Again and again and again I say we need to look at the COVID vaccination program through the lenses that see the glass half empty rather than half full. Why? Because every day that passes leaves millions vulnerable, and when you have millions vulnerable to a highly contagious virus, then your infection rates and hospitalization rates and casualty rates go up.

Not to mention the likelihood of the virus mutating again and again and again.

Against a contagious enemy we cannot be complacent. And lest I risk my friend Harry Roque pounding on my work table, I will concede that we have made good strides in so short a period of time. But good is not good enough.

With 40 million doses in (hypothetically) the arms of 20 million Filipinos, we just have to find 120 million doses more to jab into the arms of 60 million more Filipinos. This will give us a fighting chance of keeping the virus at bay, in the process opening up the economy more and allowing more people to again earn a living. If what I read was accurate, we should expect at least 20 million more doses arriving before the end of September (good for 10 million more Filipinos) and, it is hoped, as much as 50 million more doses by October.

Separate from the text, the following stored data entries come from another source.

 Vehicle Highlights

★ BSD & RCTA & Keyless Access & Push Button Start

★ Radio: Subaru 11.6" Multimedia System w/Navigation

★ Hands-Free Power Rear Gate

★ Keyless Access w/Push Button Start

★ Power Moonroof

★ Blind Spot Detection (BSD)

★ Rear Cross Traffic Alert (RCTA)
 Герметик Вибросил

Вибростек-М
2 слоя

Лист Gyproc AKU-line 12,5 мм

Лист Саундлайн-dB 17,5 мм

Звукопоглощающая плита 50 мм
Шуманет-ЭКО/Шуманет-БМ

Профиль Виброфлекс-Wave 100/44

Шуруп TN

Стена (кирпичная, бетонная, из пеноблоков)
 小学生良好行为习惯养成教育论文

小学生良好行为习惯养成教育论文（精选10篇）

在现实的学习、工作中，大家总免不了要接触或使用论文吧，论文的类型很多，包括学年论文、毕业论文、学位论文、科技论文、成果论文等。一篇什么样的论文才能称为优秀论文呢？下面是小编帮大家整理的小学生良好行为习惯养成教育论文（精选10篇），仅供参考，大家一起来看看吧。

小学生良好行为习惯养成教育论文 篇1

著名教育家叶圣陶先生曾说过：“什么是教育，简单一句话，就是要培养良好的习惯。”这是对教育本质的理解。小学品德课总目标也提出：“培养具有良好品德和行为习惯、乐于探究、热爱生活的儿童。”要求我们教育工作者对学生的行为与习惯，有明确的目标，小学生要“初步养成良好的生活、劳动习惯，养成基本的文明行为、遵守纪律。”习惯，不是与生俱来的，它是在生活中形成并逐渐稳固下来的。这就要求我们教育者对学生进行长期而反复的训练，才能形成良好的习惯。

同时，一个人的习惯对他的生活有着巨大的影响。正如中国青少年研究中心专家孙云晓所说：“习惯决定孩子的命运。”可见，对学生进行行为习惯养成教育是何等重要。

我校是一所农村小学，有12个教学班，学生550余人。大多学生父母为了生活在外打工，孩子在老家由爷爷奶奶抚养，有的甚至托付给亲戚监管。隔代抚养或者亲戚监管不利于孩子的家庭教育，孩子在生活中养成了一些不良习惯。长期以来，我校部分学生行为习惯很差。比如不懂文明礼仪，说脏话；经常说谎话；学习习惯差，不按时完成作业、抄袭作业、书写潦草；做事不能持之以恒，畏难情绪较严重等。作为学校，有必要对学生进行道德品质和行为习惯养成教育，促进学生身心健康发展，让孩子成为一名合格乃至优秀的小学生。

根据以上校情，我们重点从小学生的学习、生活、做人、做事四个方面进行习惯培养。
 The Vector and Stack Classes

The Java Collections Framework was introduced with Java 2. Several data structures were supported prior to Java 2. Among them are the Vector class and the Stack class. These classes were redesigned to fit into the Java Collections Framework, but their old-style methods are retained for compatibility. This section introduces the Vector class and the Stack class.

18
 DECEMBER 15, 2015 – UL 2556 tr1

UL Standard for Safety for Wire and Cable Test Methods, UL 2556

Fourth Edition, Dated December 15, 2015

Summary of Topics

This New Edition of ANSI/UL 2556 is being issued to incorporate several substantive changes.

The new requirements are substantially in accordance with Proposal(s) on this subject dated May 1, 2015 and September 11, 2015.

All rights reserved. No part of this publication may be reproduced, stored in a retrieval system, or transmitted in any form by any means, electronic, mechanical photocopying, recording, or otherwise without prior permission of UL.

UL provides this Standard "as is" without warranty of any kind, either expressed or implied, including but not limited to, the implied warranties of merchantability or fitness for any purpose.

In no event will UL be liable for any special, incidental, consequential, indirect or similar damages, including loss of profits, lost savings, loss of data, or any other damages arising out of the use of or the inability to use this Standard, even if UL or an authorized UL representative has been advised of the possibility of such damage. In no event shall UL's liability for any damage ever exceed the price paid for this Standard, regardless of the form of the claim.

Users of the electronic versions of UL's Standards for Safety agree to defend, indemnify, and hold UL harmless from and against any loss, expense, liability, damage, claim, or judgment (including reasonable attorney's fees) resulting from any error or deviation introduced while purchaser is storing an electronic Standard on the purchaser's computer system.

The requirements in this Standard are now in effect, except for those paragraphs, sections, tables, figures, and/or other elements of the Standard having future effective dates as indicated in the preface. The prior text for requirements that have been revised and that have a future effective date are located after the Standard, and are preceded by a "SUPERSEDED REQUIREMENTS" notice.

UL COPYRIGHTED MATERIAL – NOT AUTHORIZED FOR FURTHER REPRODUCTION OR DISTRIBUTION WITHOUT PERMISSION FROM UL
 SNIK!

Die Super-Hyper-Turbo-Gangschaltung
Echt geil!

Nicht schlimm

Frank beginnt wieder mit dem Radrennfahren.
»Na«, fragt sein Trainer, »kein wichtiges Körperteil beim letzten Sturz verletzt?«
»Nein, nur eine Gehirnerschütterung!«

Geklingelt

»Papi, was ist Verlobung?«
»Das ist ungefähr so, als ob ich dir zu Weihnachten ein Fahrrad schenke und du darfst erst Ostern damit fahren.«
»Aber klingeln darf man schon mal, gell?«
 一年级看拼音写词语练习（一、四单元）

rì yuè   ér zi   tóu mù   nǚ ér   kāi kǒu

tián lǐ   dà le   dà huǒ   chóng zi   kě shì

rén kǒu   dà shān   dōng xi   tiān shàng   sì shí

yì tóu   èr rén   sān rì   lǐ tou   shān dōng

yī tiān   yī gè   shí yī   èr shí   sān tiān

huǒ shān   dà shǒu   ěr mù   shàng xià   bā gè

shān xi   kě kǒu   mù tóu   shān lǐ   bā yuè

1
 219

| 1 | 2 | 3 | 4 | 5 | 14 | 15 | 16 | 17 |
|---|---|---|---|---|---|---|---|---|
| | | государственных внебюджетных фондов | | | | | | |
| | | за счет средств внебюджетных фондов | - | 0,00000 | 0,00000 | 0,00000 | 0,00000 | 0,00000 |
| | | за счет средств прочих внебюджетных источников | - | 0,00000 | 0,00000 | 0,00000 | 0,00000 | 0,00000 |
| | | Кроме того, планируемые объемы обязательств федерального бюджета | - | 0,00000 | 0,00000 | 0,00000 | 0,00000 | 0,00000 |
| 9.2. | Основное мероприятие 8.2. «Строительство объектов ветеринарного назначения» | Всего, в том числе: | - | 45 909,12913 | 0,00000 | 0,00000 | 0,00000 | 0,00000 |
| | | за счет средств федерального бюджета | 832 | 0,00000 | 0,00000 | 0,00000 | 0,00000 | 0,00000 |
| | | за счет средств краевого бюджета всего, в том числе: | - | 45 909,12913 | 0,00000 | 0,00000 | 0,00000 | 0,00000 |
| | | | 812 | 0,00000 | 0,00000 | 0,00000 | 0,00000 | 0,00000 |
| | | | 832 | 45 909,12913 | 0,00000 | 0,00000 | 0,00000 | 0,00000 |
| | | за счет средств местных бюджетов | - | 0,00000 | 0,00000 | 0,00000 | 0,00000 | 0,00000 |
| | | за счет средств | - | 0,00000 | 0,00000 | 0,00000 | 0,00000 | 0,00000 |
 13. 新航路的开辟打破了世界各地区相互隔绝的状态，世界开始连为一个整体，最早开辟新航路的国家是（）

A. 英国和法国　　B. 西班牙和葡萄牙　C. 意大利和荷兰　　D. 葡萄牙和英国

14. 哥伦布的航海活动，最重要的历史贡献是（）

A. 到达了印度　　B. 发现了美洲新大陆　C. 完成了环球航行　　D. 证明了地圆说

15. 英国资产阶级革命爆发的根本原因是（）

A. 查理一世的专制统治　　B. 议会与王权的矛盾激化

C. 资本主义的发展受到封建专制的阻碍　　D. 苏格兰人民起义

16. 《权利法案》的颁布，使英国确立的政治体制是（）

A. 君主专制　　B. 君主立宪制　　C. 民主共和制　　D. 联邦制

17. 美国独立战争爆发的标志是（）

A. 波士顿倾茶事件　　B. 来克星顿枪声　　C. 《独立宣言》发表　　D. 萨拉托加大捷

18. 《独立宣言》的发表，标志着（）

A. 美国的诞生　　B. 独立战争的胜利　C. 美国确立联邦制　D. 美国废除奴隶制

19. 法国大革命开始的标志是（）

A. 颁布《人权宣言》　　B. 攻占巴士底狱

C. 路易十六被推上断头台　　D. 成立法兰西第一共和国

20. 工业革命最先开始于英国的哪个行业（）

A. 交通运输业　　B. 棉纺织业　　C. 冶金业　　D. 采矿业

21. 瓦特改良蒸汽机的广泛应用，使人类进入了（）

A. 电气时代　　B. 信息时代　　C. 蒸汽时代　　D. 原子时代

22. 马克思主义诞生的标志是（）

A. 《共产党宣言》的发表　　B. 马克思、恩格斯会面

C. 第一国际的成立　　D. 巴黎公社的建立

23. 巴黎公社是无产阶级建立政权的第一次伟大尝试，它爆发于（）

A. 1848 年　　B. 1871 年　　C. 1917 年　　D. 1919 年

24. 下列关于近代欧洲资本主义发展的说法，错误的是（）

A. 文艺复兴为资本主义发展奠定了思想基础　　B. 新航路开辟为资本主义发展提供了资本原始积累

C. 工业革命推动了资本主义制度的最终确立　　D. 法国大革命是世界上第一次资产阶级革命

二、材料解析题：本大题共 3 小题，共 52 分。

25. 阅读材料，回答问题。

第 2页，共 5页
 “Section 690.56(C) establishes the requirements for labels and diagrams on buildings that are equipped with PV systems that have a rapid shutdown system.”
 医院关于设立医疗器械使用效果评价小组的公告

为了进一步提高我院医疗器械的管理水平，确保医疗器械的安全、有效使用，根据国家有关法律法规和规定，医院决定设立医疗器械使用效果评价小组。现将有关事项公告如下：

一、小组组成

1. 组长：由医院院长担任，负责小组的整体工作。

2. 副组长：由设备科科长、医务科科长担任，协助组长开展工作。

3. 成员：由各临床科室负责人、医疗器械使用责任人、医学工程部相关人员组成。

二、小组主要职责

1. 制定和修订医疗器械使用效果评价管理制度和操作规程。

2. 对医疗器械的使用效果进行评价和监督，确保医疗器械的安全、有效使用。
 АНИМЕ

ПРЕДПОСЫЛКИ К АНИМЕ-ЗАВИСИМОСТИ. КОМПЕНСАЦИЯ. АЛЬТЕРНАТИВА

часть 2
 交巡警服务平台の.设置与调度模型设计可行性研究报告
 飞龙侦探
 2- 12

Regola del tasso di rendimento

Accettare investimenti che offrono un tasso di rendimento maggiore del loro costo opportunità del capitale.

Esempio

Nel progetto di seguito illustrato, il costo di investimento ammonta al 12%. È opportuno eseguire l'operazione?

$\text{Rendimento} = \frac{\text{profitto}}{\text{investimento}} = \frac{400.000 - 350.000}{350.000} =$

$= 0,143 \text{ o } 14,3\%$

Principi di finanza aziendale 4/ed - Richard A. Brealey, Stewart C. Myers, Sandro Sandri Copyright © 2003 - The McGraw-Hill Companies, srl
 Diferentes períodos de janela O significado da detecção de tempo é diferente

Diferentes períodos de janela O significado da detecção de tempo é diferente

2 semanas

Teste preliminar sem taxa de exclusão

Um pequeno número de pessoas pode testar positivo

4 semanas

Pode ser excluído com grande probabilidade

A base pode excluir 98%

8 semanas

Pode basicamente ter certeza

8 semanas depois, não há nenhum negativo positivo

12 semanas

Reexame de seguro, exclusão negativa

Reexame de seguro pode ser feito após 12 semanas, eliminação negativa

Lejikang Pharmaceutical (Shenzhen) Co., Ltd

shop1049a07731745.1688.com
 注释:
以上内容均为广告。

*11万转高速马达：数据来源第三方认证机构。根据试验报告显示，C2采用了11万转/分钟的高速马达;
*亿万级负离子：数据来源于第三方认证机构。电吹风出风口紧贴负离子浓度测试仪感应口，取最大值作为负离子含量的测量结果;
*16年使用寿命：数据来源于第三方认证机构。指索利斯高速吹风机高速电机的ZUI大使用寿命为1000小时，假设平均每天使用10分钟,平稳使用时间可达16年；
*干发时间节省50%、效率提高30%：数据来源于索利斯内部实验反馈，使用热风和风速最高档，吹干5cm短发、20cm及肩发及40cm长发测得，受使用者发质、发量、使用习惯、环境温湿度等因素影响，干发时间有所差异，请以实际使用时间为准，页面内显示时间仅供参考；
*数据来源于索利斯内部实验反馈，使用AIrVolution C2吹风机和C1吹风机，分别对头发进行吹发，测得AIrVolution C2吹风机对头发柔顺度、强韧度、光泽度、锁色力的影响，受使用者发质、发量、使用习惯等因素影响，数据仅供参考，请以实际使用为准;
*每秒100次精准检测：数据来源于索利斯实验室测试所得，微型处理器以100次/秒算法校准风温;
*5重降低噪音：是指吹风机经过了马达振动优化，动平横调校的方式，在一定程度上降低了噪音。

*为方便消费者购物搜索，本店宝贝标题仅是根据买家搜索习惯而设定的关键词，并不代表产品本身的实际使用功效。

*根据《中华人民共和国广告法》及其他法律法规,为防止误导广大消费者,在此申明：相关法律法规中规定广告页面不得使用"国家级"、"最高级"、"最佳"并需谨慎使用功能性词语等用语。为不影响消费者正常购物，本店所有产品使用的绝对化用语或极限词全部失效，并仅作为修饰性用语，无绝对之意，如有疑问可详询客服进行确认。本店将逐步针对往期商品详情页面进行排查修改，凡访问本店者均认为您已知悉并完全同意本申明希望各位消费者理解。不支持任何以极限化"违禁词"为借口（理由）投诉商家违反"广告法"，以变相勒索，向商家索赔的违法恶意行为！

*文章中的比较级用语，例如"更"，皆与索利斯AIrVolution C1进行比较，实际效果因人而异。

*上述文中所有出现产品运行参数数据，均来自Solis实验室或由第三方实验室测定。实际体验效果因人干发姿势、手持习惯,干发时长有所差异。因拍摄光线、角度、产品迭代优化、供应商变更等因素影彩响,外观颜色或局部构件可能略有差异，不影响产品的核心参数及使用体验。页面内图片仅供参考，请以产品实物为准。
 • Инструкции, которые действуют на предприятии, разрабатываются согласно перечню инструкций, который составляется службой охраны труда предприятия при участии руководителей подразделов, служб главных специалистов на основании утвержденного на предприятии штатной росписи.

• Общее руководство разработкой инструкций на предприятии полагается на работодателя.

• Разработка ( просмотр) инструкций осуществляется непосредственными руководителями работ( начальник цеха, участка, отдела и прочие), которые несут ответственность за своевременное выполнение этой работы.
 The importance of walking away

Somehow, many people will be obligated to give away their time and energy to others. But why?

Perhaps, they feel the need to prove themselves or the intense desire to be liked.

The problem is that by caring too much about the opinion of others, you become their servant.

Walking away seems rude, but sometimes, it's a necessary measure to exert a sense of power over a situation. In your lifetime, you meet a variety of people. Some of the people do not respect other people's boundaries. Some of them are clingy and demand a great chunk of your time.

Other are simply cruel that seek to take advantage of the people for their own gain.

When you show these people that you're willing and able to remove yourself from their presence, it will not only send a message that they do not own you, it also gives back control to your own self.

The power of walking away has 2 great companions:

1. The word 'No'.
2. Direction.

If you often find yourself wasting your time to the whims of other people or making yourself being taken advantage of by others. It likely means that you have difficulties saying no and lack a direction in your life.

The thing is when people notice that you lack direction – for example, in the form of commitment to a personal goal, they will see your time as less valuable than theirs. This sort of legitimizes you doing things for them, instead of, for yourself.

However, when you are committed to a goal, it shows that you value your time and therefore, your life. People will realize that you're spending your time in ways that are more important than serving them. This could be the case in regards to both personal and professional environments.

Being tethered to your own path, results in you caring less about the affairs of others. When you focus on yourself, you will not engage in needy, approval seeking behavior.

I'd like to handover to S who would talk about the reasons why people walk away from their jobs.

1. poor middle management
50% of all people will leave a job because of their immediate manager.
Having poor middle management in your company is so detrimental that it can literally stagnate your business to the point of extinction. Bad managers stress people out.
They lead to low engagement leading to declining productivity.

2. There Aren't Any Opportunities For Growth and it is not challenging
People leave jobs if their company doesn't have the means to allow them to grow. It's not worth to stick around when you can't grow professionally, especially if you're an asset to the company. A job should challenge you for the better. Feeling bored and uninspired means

Now if we can get our hands on 50 million doses every month for the last three months of 2021, then we would have achieved what I had thought the unachievable.

I am one of the lucky 20 million, having had two Moderna jabs up my left arm. I am also one of the lucky ones to survive a nasty bout with COVID, which thus makes me doubly lucky. And while infection numbers are still high and more and more of my friends seem to be coming down with the virus, they, too, count among the lucky ones because they had been previously jabbed and their jabs are what are saving them from suffering the worst cases of COVID. They’ve mostly been mild cases that one can manage at home with the proper treatment.

This is why we need to get those numbers going higher and higher per day. Thank God we have dispensed with 40 million but let’s dispense with the next 40 in half the time we did the first. And the next 40 again after that. And so on until we hit maybe 80 million fully vaccinated Filipinos. (Hopefully before we go to the polls.)

Then and only then can we relax even more. But not a moment too soon. Far too many are still getting infected and many are still turning serious, even dying.

40 million doses is good. Now let’s go get the 120 million more.